Another potential problem is that the Homeland Security Department will depend on other agencies for the intelligence it will analyze. "Most of the resources are going to be outside the department's control," Caldwell said.

And the CIA, the FBI and other agencies will undoubtedly continue to do their own intelligence analyses, so Caldwell questions what will happen when their analyses conflicts with those done by the Homeland Security Department.

"If that's not resolved, this is just another agency giving advice to the White House," Caldwell said.

Bush unveiled his plan as congressional investigations into intelligence failures before the Sept. 11 terrorist attacks were getting under way.

Better intelligence sharing is a key element of the president's plan for a Homeland Security Department. "Information must be fully shared so we can follow every lead to find the one that may prevent tragedy," Bush said in a televised address.

But information sharing has been a technical and cultural problem for government agencies. Agencies such as the FBI and INS have been unable to share data because of incompatible databases. For the FBI and the CIA, their information sharing difficulties have often been attributed to competing cultures of secrecy and jurisdiction protection.

A senior administration official said the technical problems that impede information sharing could be overcome by developing an enterprise architecture for the new department.
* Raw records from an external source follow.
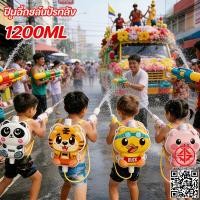 ราคา ของเล่นสงกรานต์ ปืนฉีดน้ำความจุขนาดใหญ่ ปืนฉีดน้ำกระเป๋าเป้ สงกรานต์ ของเล่นสงกรานต์ ของเล่นน้ำเด็ก ของ สงกรานต์ ฉีดน้ำ (51856028448)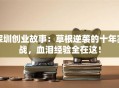 深圳创业故事：草根逆袭的十年实战，血泪经验全在这！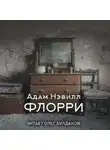 Адам Нэвилл - Флорри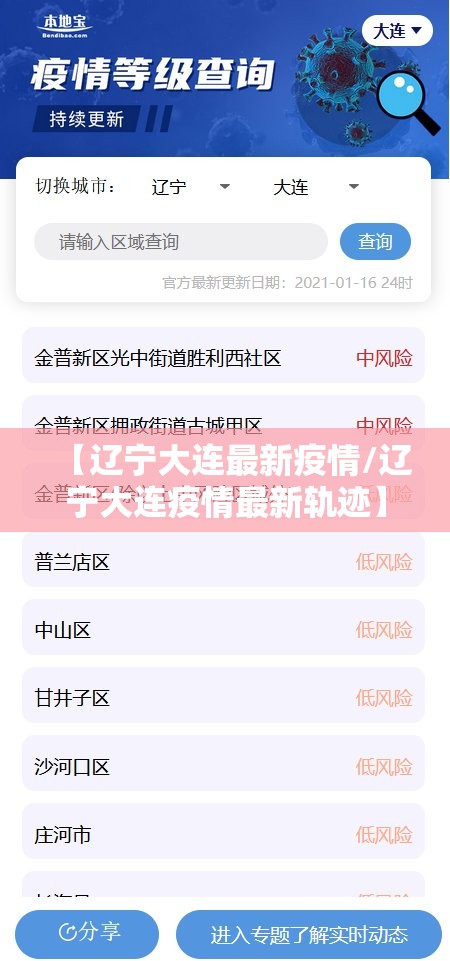 【辽宁大连最新疫情/辽宁大连疫情最新轨迹】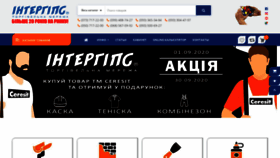 What Intergips.ua website looked like in 2020 (3 years ago)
"One of the advantages of having one department is that the question of whether or not INS, Customs, Coast Guard and [the Transportation Security Administration] have one or more different platforms, computers, software, is resolved by the secretary," the official said.

And some of the cultural problems may be eliminated by putting the federal entities that fight terrorism into a single department, Rep. Tom Davis (R-Va.) said.

The Homeland Security Department would reorganize the government "along more rational, strategic lines," said Davis, who is chairman of the House Government Reform Committee's Technology and Procurement Policy Subcommittee.

Mindful that the president was once against big government but now appears to be expanding its size, White House officials stressed that the new agency would, in fact, "reduce redundant information technology spending."

Within its $37.5 billion budget, the Homeland Security Department would fund development of new technologies, "both evolutionary improvements" to current technology and "revolutionary new capabilities," administration officials said.

Among them would be new means for detecting the movement of nuclear materials and "a national system for detecting the use of biological agents within the United States."

Diane Frank and Judi Hasson contributed to this article.